Starting at the line with "When you look" in it, reproduce each line below through the last one, exactly, and include nothing else.

SUPPLIED DATA:
— BEGIN —

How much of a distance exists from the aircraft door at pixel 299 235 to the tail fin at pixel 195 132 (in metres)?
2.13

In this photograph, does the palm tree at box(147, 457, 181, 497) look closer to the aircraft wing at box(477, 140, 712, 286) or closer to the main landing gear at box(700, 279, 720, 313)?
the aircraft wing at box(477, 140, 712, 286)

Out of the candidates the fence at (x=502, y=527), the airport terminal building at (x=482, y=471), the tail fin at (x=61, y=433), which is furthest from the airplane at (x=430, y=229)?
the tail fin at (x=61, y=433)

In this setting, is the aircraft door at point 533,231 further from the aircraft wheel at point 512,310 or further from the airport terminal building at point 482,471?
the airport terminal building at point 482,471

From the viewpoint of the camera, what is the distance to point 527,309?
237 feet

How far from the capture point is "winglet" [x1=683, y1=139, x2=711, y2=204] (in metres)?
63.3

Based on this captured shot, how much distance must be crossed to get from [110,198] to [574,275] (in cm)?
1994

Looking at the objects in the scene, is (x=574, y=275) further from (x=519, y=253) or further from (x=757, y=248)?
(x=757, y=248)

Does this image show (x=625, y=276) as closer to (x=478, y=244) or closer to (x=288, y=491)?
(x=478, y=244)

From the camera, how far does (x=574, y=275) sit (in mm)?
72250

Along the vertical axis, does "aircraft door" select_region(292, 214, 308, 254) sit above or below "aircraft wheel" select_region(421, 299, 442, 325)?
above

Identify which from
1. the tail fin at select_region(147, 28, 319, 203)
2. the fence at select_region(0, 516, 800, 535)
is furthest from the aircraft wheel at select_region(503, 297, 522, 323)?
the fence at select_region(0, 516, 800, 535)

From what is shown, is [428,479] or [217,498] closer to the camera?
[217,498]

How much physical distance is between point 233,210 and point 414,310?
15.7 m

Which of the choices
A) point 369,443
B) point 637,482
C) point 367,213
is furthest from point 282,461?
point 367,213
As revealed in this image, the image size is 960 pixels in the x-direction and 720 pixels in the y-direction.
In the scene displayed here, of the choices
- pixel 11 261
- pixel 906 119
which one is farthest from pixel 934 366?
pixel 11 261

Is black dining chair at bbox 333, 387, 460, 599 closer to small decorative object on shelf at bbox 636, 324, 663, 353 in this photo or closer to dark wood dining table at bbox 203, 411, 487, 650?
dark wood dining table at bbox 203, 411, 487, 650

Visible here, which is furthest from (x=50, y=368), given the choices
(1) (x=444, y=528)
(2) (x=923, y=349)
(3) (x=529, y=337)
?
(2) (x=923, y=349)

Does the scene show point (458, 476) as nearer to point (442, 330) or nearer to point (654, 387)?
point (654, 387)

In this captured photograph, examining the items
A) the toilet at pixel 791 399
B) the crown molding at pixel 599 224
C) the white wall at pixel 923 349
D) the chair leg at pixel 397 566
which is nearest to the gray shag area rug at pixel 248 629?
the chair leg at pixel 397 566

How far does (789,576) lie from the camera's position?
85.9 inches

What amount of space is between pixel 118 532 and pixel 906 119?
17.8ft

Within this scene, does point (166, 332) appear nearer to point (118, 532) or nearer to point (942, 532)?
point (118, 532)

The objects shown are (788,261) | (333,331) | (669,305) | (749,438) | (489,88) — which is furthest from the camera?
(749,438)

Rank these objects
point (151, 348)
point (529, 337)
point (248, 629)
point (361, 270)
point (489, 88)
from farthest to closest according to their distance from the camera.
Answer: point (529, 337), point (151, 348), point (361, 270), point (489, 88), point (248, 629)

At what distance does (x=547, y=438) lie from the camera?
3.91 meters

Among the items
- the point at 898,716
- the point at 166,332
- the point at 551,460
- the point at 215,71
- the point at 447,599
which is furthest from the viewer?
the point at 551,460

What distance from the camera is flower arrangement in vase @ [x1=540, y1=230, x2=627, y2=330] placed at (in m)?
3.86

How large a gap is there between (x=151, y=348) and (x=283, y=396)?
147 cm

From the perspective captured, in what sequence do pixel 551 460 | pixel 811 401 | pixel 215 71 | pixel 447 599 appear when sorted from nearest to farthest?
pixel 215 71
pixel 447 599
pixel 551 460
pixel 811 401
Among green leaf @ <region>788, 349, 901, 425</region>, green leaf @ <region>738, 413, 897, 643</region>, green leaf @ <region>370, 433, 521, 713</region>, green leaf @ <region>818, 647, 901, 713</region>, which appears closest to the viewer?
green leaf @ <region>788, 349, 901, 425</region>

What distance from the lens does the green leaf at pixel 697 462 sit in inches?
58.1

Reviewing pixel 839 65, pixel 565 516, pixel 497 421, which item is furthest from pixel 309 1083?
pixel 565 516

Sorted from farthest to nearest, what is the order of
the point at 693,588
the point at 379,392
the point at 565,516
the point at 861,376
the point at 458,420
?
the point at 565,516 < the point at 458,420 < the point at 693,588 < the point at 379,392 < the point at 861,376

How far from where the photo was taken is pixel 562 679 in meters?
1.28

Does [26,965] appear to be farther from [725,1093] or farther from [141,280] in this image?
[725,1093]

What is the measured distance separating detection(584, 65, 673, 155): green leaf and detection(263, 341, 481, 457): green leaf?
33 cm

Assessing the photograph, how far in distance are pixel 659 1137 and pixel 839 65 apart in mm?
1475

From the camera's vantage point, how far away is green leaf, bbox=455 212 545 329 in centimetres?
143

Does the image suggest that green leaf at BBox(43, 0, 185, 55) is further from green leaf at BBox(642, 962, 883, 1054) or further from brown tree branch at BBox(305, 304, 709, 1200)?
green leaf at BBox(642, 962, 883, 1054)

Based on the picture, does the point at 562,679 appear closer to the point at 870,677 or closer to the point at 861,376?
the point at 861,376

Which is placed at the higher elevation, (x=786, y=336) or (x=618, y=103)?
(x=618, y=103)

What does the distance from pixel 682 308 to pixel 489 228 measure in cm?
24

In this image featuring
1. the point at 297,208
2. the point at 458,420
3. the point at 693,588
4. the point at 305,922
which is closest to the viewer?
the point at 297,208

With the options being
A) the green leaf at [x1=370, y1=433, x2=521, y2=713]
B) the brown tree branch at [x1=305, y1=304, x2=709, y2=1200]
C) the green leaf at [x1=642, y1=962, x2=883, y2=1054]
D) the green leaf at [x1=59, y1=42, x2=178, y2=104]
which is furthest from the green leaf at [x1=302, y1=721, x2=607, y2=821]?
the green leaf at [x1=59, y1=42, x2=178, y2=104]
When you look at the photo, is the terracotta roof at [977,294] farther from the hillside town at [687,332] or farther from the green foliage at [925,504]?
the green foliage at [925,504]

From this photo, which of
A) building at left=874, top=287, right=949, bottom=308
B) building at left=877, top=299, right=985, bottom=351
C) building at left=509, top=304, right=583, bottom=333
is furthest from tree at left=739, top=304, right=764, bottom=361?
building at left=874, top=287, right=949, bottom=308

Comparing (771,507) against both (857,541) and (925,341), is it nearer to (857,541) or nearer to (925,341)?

— END —

WRITTEN RESPONSE:
When you look at the photo, is the terracotta roof at [977,294] farther from the hillside town at [687,332] or farther from the green foliage at [925,504]?
the green foliage at [925,504]

From this photo, which of
A) building at left=874, top=287, right=949, bottom=308
B) building at left=877, top=299, right=985, bottom=351
C) building at left=509, top=304, right=583, bottom=333
is furthest from tree at left=739, top=304, right=764, bottom=361?
building at left=874, top=287, right=949, bottom=308

Comparing (771,507) against both (857,541) and (925,341), is it nearer to (857,541) or nearer to (925,341)?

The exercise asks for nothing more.